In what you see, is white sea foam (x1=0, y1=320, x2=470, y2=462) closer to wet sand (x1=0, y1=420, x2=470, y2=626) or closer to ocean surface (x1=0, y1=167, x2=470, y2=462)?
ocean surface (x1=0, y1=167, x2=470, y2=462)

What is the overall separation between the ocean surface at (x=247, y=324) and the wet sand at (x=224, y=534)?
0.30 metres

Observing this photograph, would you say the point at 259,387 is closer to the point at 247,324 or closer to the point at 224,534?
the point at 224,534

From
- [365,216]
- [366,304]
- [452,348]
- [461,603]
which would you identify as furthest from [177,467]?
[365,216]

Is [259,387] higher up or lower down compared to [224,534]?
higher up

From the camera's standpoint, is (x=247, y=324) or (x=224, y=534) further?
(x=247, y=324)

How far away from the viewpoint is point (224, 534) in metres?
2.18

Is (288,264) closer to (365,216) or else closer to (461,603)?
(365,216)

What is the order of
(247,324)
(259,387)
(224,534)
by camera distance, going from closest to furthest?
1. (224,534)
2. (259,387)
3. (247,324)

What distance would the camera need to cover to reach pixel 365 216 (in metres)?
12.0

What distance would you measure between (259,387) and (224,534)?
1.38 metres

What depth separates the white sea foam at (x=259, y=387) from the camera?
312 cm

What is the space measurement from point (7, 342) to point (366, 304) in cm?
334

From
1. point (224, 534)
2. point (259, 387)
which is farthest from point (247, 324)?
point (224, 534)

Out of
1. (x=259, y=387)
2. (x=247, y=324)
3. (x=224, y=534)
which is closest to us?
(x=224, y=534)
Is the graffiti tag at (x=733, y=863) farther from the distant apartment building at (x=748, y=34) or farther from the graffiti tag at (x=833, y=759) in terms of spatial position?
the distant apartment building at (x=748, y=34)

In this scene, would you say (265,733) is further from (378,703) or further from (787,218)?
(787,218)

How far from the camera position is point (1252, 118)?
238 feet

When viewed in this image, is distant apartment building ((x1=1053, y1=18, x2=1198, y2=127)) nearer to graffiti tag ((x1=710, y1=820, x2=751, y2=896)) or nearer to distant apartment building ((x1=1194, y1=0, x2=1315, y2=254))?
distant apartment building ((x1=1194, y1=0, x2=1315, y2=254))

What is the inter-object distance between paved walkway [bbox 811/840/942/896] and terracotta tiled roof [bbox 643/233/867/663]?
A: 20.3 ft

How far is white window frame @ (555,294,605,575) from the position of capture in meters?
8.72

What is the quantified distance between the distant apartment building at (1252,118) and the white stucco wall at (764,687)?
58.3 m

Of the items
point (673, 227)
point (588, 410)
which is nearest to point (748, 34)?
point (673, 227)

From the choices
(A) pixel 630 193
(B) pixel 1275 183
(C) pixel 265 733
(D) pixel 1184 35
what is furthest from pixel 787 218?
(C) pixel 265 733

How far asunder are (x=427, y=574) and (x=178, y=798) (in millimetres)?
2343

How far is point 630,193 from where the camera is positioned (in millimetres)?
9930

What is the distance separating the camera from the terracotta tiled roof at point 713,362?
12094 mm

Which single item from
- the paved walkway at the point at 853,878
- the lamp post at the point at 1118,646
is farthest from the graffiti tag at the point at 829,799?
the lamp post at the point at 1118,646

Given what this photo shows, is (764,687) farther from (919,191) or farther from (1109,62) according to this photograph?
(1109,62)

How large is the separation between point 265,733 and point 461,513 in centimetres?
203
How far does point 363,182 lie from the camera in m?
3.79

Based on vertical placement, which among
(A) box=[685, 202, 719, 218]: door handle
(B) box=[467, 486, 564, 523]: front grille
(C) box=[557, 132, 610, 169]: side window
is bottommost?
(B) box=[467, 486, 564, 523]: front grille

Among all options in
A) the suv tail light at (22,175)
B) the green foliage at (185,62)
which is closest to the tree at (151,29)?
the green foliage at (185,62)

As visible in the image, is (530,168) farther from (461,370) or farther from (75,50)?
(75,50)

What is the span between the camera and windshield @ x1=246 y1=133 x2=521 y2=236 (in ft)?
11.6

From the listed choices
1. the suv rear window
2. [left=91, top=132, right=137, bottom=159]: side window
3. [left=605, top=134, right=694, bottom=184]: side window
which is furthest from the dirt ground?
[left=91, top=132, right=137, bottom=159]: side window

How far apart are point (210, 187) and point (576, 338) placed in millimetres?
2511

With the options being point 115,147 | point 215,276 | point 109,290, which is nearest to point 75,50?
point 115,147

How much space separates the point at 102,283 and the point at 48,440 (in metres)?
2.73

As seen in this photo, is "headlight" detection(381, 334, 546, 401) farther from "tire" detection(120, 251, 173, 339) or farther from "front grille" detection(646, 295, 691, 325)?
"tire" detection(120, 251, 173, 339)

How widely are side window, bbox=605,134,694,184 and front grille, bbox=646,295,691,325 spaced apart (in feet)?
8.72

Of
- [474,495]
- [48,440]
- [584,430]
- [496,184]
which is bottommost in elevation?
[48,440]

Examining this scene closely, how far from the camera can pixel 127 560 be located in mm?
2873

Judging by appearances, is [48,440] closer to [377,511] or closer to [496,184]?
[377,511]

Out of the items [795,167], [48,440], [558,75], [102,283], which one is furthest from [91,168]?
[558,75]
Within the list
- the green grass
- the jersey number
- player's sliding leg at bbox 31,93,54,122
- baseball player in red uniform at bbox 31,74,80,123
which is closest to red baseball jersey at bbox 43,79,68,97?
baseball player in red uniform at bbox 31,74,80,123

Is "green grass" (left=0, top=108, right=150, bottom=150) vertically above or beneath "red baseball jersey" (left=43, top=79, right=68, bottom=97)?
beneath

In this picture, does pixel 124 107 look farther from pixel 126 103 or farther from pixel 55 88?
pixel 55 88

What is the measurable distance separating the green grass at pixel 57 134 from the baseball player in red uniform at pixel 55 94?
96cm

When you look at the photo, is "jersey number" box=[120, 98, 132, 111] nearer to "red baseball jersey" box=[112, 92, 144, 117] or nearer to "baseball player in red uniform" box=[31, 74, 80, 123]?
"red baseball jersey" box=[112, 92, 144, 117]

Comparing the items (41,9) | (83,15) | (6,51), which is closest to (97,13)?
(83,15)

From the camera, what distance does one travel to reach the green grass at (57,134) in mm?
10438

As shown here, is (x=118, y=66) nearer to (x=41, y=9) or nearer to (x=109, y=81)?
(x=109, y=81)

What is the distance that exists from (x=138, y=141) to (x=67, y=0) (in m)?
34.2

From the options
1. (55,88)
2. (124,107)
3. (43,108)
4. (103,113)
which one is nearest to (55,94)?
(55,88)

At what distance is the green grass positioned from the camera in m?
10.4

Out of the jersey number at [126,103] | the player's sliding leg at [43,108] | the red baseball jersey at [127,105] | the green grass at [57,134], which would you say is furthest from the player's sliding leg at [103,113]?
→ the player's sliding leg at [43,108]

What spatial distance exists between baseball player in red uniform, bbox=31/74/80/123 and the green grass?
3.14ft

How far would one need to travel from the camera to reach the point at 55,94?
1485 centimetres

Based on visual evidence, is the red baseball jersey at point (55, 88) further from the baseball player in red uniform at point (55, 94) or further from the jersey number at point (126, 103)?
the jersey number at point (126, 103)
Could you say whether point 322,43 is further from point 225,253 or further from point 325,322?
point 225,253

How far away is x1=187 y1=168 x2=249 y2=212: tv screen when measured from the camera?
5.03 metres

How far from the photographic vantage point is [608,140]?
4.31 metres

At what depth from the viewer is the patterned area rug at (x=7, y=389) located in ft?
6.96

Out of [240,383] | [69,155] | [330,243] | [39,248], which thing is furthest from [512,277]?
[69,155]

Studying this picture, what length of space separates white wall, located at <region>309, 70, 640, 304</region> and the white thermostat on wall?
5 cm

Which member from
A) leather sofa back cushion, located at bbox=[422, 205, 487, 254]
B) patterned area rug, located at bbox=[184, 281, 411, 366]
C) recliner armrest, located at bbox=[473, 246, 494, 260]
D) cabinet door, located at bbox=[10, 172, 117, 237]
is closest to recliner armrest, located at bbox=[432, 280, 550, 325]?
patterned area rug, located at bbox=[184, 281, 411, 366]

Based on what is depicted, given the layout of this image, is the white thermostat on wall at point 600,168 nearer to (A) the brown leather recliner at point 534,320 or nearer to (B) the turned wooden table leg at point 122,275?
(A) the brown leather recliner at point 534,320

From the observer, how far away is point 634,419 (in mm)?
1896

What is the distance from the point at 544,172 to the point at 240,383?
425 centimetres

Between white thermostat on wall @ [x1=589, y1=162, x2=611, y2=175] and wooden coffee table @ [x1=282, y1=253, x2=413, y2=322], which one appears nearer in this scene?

-- -- --

Task directions: Copy only the stretch running from the line containing "What spatial distance" to the final line of the entries, both ends included, exactly as it stands.

Solution:
What spatial distance exists between baseball player in red uniform, bbox=31/74/80/123 and the green grass?
3.14ft

How far would one need to travel from the camera to reach the point at 55,94?
1485 centimetres

Based on visual evidence, is the red baseball jersey at point (55, 88) further from the baseball player in red uniform at point (55, 94) or further from the jersey number at point (126, 103)?
the jersey number at point (126, 103)
Could you say whether point 322,43 is further from point 225,253 or further from point 325,322?
point 225,253

How far away is x1=187 y1=168 x2=249 y2=212: tv screen when measured from the camera?
5.03 metres

How far from the photographic vantage point is [608,140]?
4.31 metres

At what depth from the viewer is the patterned area rug at (x=7, y=389) located in ft?
6.96

Out of [240,383] | [69,155] | [330,243] | [39,248], which thing is furthest from [512,277]?
[69,155]

Studying this picture, what length of space separates white wall, located at <region>309, 70, 640, 304</region> and the white thermostat on wall?
5 cm

Which member from
A) leather sofa back cushion, located at bbox=[422, 205, 487, 254]
B) patterned area rug, located at bbox=[184, 281, 411, 366]
C) recliner armrest, located at bbox=[473, 246, 494, 260]
D) cabinet door, located at bbox=[10, 172, 117, 237]
is closest to recliner armrest, located at bbox=[432, 280, 550, 325]?
patterned area rug, located at bbox=[184, 281, 411, 366]

Based on what is depicted, given the layout of this image, is the white thermostat on wall at point 600,168 nearer to (A) the brown leather recliner at point 534,320 or nearer to (B) the turned wooden table leg at point 122,275?
(A) the brown leather recliner at point 534,320

From the observer, how far away is point 634,419 (in mm)?
1896

What is the distance from the point at 544,172 to the point at 240,383?
425 centimetres

Between white thermostat on wall @ [x1=589, y1=162, x2=611, y2=175] and wooden coffee table @ [x1=282, y1=253, x2=413, y2=322], which one appears nearer in this scene?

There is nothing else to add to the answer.